● WHAT IS REQUIRED
Count up every line of the data in which "availability" occurs. The reply is one number and nothing more.

=== Section Start ===

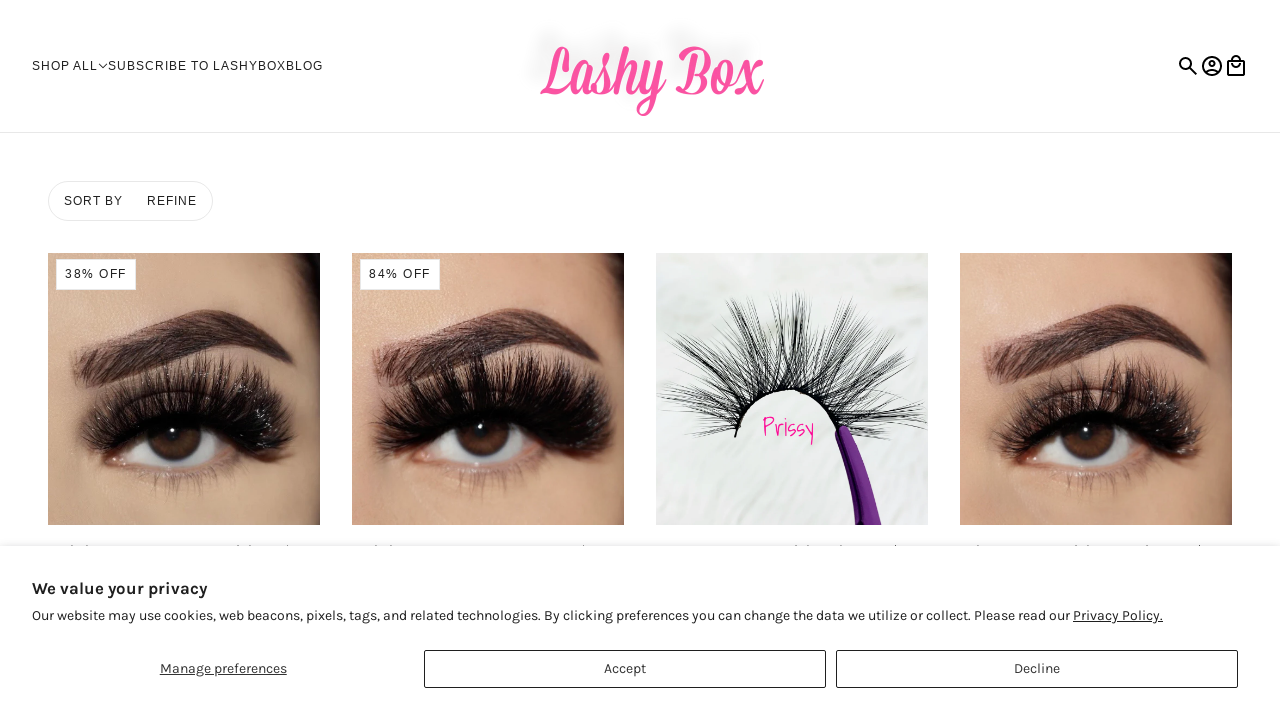

--- FILE ---
content_type: text/javascript
request_url: https://lashybox.com/cdn/shop/t/27/assets/general.js?v=112930523764521987181718659340
body_size: -141
content:
class General{constructor(){this.loadSwipeLibrary(),this.configureLinks();console.info(`%cMaker theme v9.0.0 by Troop Themes - Learn about our JS API here:
https://support.troopthemes.com/guide/api-for-custom-code?utm_source=console&utm_medium=console`,["background: green","color: white","font-weight: bold","padding: 2px"].join(";")),"loading"===document.readyState?document.on("DOMContentLoaded",()=>window.trigger("theme:loaded")):window.trigger("theme:loaded")}loadSwipeLibrary(){theme.utils.libraryLoader("swipe",theme.libraries.swipe,()=>{theme.utils.disable_prevent_scroll=!1,theme.utils.disable_swipe_listener=!1;var e=document.querySelectorAll("input, textarea");e.on("focus",()=>theme.utils.disable_prevent_scroll=!0),e.on("blur",()=>theme.utils.disable_prevent_scroll=!1),SwipeListener(document,{preventScroll:({detail:e})=>{var t;if(!theme.utils.disable_prevent_scroll)return t=Math.abs(e.x[0]-e.x[1]),2*Math.abs(e.y[0]-e.y[1])<t}}),document.addEventListener("swipe",e=>{var t,i,o,r;theme.utils.disable_swipe_listener||({left:t,right:i,top:o,bottom:r}=e.detail.directions,t&&window.trigger("theme:swipe:left"),i&&window.trigger("theme:swipe:right"),o&&window.trigger("theme:swipe:top"),r&&window.trigger("theme:swipe:bottom"))})})}configureLinks(){document.querySelectorAll('[data-item="hidden-text"] a').forEach(e=>e.setAttribute("tabindex","-1")),document.querySelectorAll(`a[href^="http"]:not([href*="${window.location.hostname}"])`).forEach(e=>e.setAttribute("target","_blank"))}}new General;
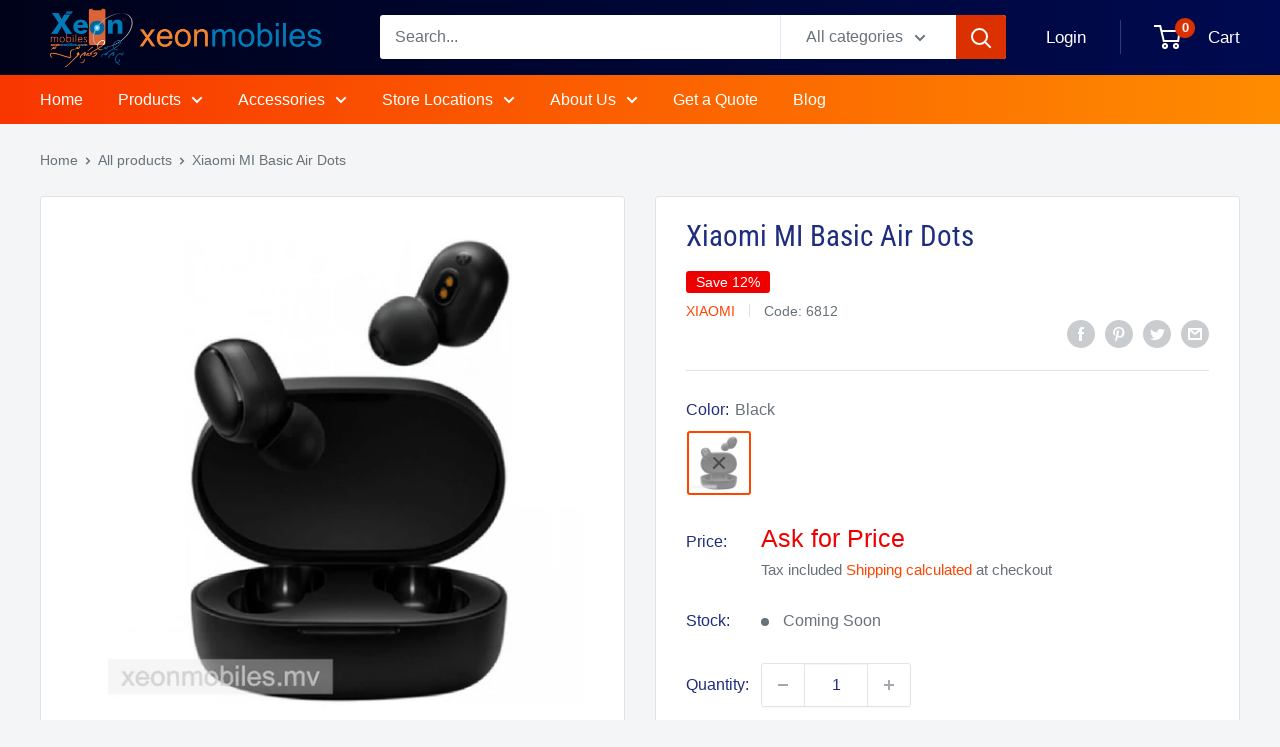

--- FILE ---
content_type: text/css
request_url: https://xeonmobiles.mv/cdn/shop/t/19/assets/custom.css?v=120644663566912193861664373208
body_size: 974
content:
/** Shopify CDN: Minification failed

Line 170:3 Unexpected "#"

**/
/*@media screen and (max-width: 999px) {
  
.visitor-counter-content-box-carecartbysalespop-2020{
  position: absolute !important;
  top:33px !important;
  height:40px !important;
}
.capsule {
	width:60% !important;
  	border-radius:3px !important;
  	min-height: 30px !important;
}
  .store-availability-information__stores{
    background: #088700;
    text-align: center;
    border-radius: 3px;
    position: absolute;
    top: 100px;
    right: 5%;
    padding: 0px 21px;
  }
  .store-availability-information__link{
  	color: white !important;
  }
}
@media screen and (min-width: 1000px) {
  
.visitor-counter-content-box-carecartbysalespop-2020{
  position: absolute !important;
  top:57px !important;
  height:40px !important;
}
.capsule {
	width:60% !important;
  	border-radius:3px !important;
  	min-height: 30px !important;
}}
*/
.price{
 font-weight: 400 !important;
}


#description-table {
  font-family: Arial, Helvetica, sans-serif;
  border-collapse: collapse;
  width: 100%;
  margin-top: 0em;
}

#description-table img {
  margin: 0em !important;
}

#description-table td, #description-table th {
  border: 1px solid #ddd;
  min-width: 30px;
  padding: 8px;
  
}

#description-table tr:nth-child(even){background-color: #f2f2f2;}

#description-table tr:hover {background-color: #ddd;}

#description-table th {
  padding-top: 12px;
  padding-bottom: 12px;
  text-align: left;
  background-color: #4CAF50;
  color: white;
}


.collection__products-count{
	position: absolute;
    top: 15px;
    right: 25px;
}

.collection__toolbar{
	margin-top: 0px !important;
}

.card__header {
    padding: 10px 20px 0 20px;
}

.footer {
  padding: 0px 0 0px 0;
  border-top: var(--footer-border);
  background: linear-gradient( 90deg , rgb(0 0 0) 0%, rgb(7 7 74) 51%, rgb(0 12 74) 100%);/*#0d043a var(--footer-background-color)*/
  color: #ffffff; /*var(--footer-body-text-color)*/
}

.footer__wrapper{
  padding: 10px 0;
}

.store-availability-information__link {
	background: #ff5e00;
    padding: 0px 10px;
    border-radius: 3px;
    margin-top: 5px;
    color: white;
}

@media screen and (max-width: 999px) {
  .js{
  	padding: 0px;
  }
  .footer__aside-item {
    margin-top: 0px;
	}
  .product-meta__reviews-badge{
  	float:right;
  }
  
  .product-meta__store-availability-container{
	padding: 10px 10px;
    background: #eeeeee;
    margin-top: 20px;
    border-radius: 3px;
}
.store-availability-container{
	margin-top:0px;
}

.store-availability-information__link{
	background: #ff5e00;
    padding: 0px 10px;
    border-radius: 3px;
	margin-top:5px;
    color: white;
}

.counter-text-carecartbysalespop-2020 {
	border-radius: 2px !important;
    background-color:#ffffff00 !important;
	min-height:0px !important;
}
.visitor-counter-content-box-carecartbysalespop-2020{
	position: absolute;
    top: 15px;
	padding: 0px;
    height:0px;
    margin-top:0px;
}
.visitor-font-weight-inherit {
    font-weight: 300 !important;
}
.visitor-center{
	text-align:left !important;
}
.fa-eye{
	color:#000000 !important;
}
.visitor-font-size-13px{
	color:#000000 !important;
}
  
}

@media screen and (max-width: 361px) {
   #.header__logo-image{
  	max-width: 160px !important;
  }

=== Section End ===

● TASK OUTPUT
6